== Excerpted data ==

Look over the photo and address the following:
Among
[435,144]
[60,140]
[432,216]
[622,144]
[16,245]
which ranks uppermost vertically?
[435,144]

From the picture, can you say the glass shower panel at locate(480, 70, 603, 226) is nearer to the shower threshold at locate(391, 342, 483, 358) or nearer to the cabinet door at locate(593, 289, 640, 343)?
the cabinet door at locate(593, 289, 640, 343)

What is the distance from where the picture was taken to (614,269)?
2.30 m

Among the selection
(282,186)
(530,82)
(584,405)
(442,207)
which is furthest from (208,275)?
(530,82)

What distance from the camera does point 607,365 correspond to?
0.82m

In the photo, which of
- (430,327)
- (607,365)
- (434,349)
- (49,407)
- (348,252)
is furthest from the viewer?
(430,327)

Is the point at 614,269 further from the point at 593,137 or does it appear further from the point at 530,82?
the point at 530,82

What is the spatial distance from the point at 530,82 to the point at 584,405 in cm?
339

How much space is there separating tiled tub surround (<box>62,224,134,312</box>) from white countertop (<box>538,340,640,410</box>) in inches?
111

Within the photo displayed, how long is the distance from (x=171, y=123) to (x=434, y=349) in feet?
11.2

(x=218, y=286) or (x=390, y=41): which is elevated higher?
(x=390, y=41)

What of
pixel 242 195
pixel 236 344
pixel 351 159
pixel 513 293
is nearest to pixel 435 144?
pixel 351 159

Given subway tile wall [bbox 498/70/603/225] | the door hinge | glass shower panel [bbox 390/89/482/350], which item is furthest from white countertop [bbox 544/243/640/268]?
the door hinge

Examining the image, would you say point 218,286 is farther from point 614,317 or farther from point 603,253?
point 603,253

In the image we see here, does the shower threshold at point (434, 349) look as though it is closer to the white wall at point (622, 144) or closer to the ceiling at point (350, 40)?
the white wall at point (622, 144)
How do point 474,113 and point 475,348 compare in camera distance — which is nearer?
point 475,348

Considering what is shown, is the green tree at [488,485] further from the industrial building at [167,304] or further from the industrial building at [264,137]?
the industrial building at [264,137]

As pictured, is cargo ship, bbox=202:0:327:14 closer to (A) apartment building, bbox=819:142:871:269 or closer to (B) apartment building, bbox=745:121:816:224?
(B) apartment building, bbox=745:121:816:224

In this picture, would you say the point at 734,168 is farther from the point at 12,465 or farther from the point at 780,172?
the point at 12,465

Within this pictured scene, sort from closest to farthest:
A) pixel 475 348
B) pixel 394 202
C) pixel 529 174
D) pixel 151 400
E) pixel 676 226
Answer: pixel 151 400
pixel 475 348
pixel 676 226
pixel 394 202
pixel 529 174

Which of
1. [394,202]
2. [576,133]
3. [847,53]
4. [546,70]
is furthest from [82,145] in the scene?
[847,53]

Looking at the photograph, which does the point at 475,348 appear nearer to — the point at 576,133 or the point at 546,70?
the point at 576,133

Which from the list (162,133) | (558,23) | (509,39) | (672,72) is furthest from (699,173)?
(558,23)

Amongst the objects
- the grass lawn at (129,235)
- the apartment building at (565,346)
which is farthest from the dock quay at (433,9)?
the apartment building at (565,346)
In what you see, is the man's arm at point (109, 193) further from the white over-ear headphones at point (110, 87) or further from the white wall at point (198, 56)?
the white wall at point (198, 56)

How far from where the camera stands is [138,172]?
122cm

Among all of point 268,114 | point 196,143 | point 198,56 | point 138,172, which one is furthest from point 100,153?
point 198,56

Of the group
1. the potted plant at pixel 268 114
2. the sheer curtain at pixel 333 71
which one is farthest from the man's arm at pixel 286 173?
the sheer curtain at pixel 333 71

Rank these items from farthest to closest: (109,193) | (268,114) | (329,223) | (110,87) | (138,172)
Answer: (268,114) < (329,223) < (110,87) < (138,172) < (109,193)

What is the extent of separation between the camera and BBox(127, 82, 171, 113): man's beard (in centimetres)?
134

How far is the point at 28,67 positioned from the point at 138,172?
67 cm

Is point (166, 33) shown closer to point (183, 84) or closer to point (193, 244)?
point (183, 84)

===

> [Task to complete]
Reproduce each line of the listing above word for word, keeping the original order.

> [Task result]
Look over the photo and address the following:
Among
[435,144]
[60,140]
[432,216]
[622,144]
[16,245]
which ranks uppermost vertically?
[435,144]

From the picture, can you say the glass shower panel at locate(480, 70, 603, 226) is nearer to the shower threshold at locate(391, 342, 483, 358) or nearer to the cabinet door at locate(593, 289, 640, 343)?
the cabinet door at locate(593, 289, 640, 343)

What is the distance from where the picture was taken to (614,269)?
2.30 m

Among the selection
(282,186)
(530,82)
(584,405)
(442,207)
which is furthest from (208,275)?
(530,82)

What distance from the camera does point 607,365 correspond to?
0.82m

In the photo, which of
- (430,327)
- (607,365)
- (434,349)
- (49,407)
- (348,252)
is furthest from the viewer?
(430,327)

Is the point at 614,269 further from the point at 593,137 or does it appear further from the point at 530,82?
the point at 530,82

What is the spatial distance from the point at 530,82 to the point at 584,405 in cm?
339

How much space is there separating tiled tub surround (<box>62,224,134,312</box>) from white countertop (<box>538,340,640,410</box>) in inches?
111

Within the photo displayed, how long is the distance from (x=171, y=123) to (x=434, y=349) in feet?
11.2

(x=218, y=286) or (x=390, y=41): which is elevated higher?
(x=390, y=41)

What of
pixel 242 195
pixel 236 344
pixel 351 159
pixel 513 293
is nearest to pixel 435 144?
pixel 351 159

Given subway tile wall [bbox 498/70/603/225] | the door hinge | glass shower panel [bbox 390/89/482/350], which item is furthest from white countertop [bbox 544/243/640/268]?
the door hinge

Examining the image, would you say point 218,286 is farther from point 614,317 or farther from point 603,253?
point 603,253

In the image we see here, does the shower threshold at point (434, 349) look as though it is closer to the white wall at point (622, 144) or closer to the ceiling at point (350, 40)?
the white wall at point (622, 144)
How do point 474,113 and point 475,348 compare in camera distance — which is nearer?
point 475,348

Considering what is shown, is the green tree at [488,485] further from the industrial building at [167,304] or further from the industrial building at [264,137]?
the industrial building at [264,137]

As pictured, is cargo ship, bbox=202:0:327:14 closer to (A) apartment building, bbox=819:142:871:269 or closer to (B) apartment building, bbox=745:121:816:224?
(B) apartment building, bbox=745:121:816:224

In this picture, would you say the point at 734,168 is farther from the point at 12,465 or farther from the point at 780,172?
the point at 12,465

Within this pictured scene, sort from closest to farthest:
A) pixel 475 348
B) pixel 394 202
C) pixel 529 174
D) pixel 151 400
E) pixel 676 226
Answer: pixel 151 400
pixel 475 348
pixel 676 226
pixel 394 202
pixel 529 174

Which of
1. [394,202]
2. [576,133]
3. [847,53]
4. [546,70]
is furthest from [82,145] in the scene?
[847,53]

Looking at the photograph, which does the point at 475,348 appear nearer to — the point at 576,133 or the point at 546,70?
the point at 576,133

Which from the list (162,133) | (558,23) | (509,39) | (672,72) is furthest from (699,173)?
(558,23)

Amongst the objects
- the grass lawn at (129,235)
- the apartment building at (565,346)
which is farthest from the dock quay at (433,9)?
the apartment building at (565,346)
In what you see, is the man's arm at point (109, 193) further from the white over-ear headphones at point (110, 87) or further from the white wall at point (198, 56)?
the white wall at point (198, 56)

How far from where the camera stands is [138,172]?
122cm

Among all of point 268,114 | point 196,143 | point 198,56 | point 138,172, which one is furthest from point 100,153?
point 198,56

Of the group
1. the potted plant at pixel 268 114
2. the sheer curtain at pixel 333 71
which one is farthest from the man's arm at pixel 286 173?
the sheer curtain at pixel 333 71

Rank these items from farthest to closest: (109,193) | (268,114) | (329,223) | (110,87) | (138,172)
Answer: (268,114) < (329,223) < (110,87) < (138,172) < (109,193)

What is the extent of separation between the camera and BBox(127, 82, 171, 113): man's beard (in centimetres)?
134

How far is the point at 28,67 positioned from the point at 138,172?
67 cm

Is point (166, 33) shown closer to point (183, 84) or closer to point (193, 244)?
point (183, 84)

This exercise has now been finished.